In order to further validate our results, intracellularly produced IFN-γ was stained in CD8⁺ T cells upon stimulation with the identified epitopes. The gating strategy is shown in Supplementary Figure 5A. In total, one H2-Db peptide and five H2-Kb epitopes induced significant IFN-γ⁺ CD8⁺ T cells by splenocytes of VSV-GP immunized mice (Figure 5A). Of note, none of the identified epitopes induced IFN-γ⁺ CD4⁺ T cells (Supplementary Figure 5B). The magnitude of the response differed per epitope but correlated significantly with the IFN-γ spot count of the corresponding ELISpot assays (Figure 5B; Supplementary Figure 5C).

FIGURE 5

Figure 5 Intracellular cytokine staining upon stimulation with the identified VSV-GP T cell epitopes. (A) Frequencies of IFN-γ⁺ CD8⁺ T cells of splenocytes from mock or VSV-GP treated mice upon stimulation with individual peptides (10 µg/ml). The negative control (NC) is unstimulated cells (n=6 for mock, n=6 for VSV-GP, from three independently performed experiments). Significant differences between mock and VSV-GP treatment are indicated with asterisks (tested using two-way ANOVA with Sidak’s multiple comparison). *p < 0.05; ****p ≤ 0.0001. (B) Correlation of matching ICS and IFN-γ ELISpots (using Pearson correlation coefficient). Bar color represents from which viral protein the epitope is derived.

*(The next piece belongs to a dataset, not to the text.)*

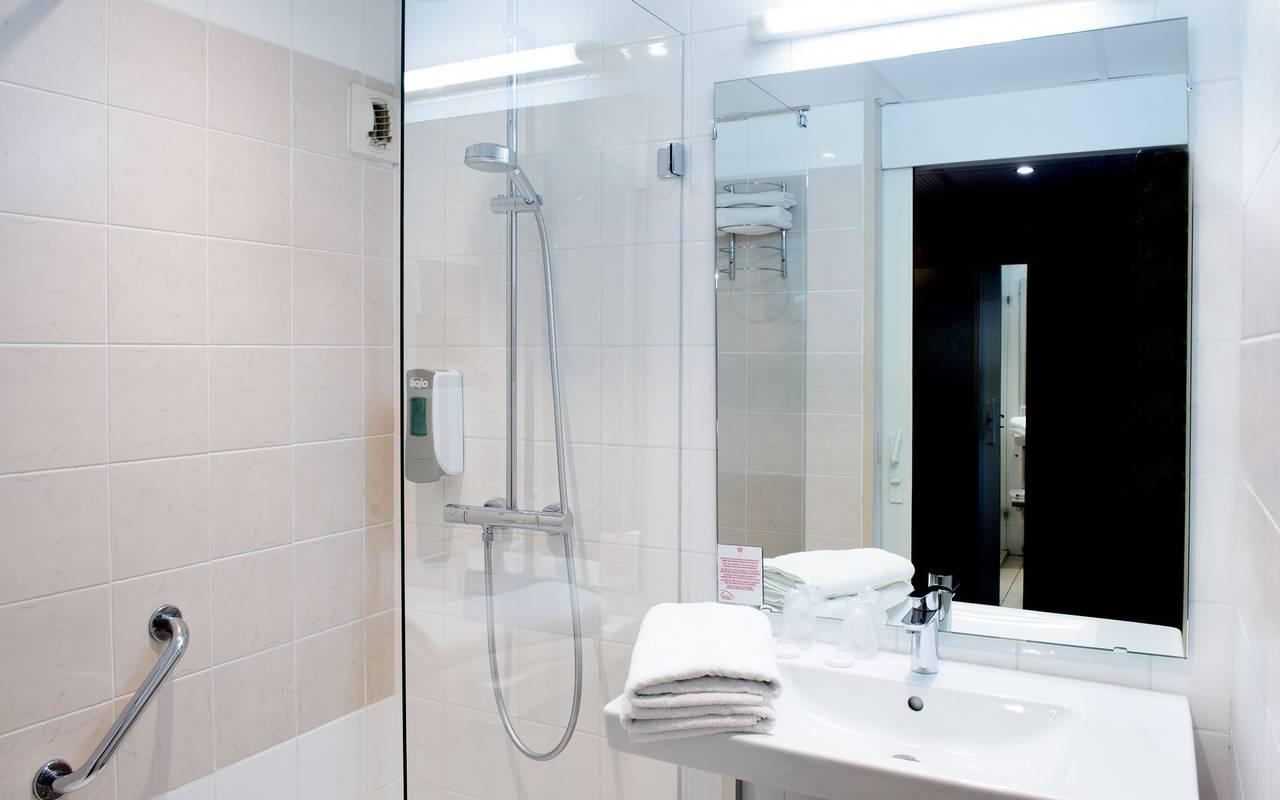 grande salle de bain bien équipée de la chambre individuelle avec balcon, sejour hautes pyrenees, Hôtel La Solitude.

3.5 Characteristics of H2-Db and H2-Kb presented VSV-GP T cell epitopes

In total, we identified five H2-Db presented VSV-GP T cell epitopes (Supplementary Table 1) and fifteen H2-Kb presented VSV-GP T cell epitopes (Supplementary Table 2). H2-Db presented epitopes showed a sequence motif containing mostly polar residues in the middle of the peptide, mainly at position 5, and a non-polar C-terminus of the peptide (Figure 6A). H2-Kb presented epitopes, on the other hand, showed mostly aromatic residues at positions 3 and 5 and, similarly to H2-Db presented epitopes, a non-polar C-terminus of the peptide (Figure 6B). Generally, H2-Kb presented epitopes were shorter compared to H2-Db presented epitopes (Figure 6C). Looking at the viral proteome presented by the different MHC-I alleles, epitopes were identified from all five VSV-GP proteins, where H2-Kb presented epitopes of each viral protein, whereas no VSV-M epitopes were identified for H2-Db (Figure 6D). The identified epitopes were scattered throughout the VSV-GP proteome and similarly distributed for both MHC-I alleles (Figure 6E).

FIGURE 6

Figure 6 H2-Db and H2-Kb presented VSV-GP T cell epitopes differ in peptide sequence logos, peptide length, and viral protein immunogenicity but not in distribution across VSV-GP proteome. (A, B) Sequence logos of five H2-Db presented VSV-GP epitopes (A) and fifteen H2-Kb presented VSV-GP epitopes (B). Letter size indicates the frequency of the AA at that position. Positively charged AAs are indicated in blue, negatively charged AAs in red, aromatic AAs in yellow, polar AAs in green, and non-polar AAs in black. (C) Relative distribution of peptide lengths plotted per MHC-I allele for all identified VSV-GP T cell epitopes. Numbers above bars represent total identified epitopes per MHC-I allele. (D) Viral protein sequence covered by the identified epitopes. Numbers above bars represent summed AAs covered by identified epitopes divided by the viral protein AA length. (E) Schematic overview of the VSV-GP T cell epitopes in the VSV-GP proteome. The epitope sequences have been indicated per MHC-I allele tested (H2-Db in pink, H2-Kb in purple) and their position in the VSV-GP proteome.

4 Discussion

Oncolytic viruses, such as VSV-GP, present as a promising therapeutic modality for cancer. In recent years the focus of oncolytic virotherapy has shifted increasingly toward its potential to induce anti-tumor immune responses. However, application of such therapeutic viruses still triggers a substantial anti-viral T cell activity, the implication of which is subject of ongoing debate (10, 11). On one hand, anti-viral CD8⁺ T cells may interfere with the induction of potential anti-tumor CD8⁺ T cells due to the often immunodominant nature of viral epitopes compared to tumor-associated or tumor-specific antigens (8). On the other hand, through indirect mechanisms, such as the general immune-promoting conversion of the tumor microenvironment, virus induced immune activation may also facilitate enhanced activity of anti-tumor T cells (11). Of note, whereas monitoring of T cell responses against tumor-related antigens has long been a mainstay in preclinical studies, the qualitative and quantitative characterization of viral antigen-specific T cell levels have received much less attention. Therefore, in this study, we identified the VSV-GP T cell epitopes presented by H2-Db and H2-Kb in the mouse model widely used for OV research, C57BL/6J mice.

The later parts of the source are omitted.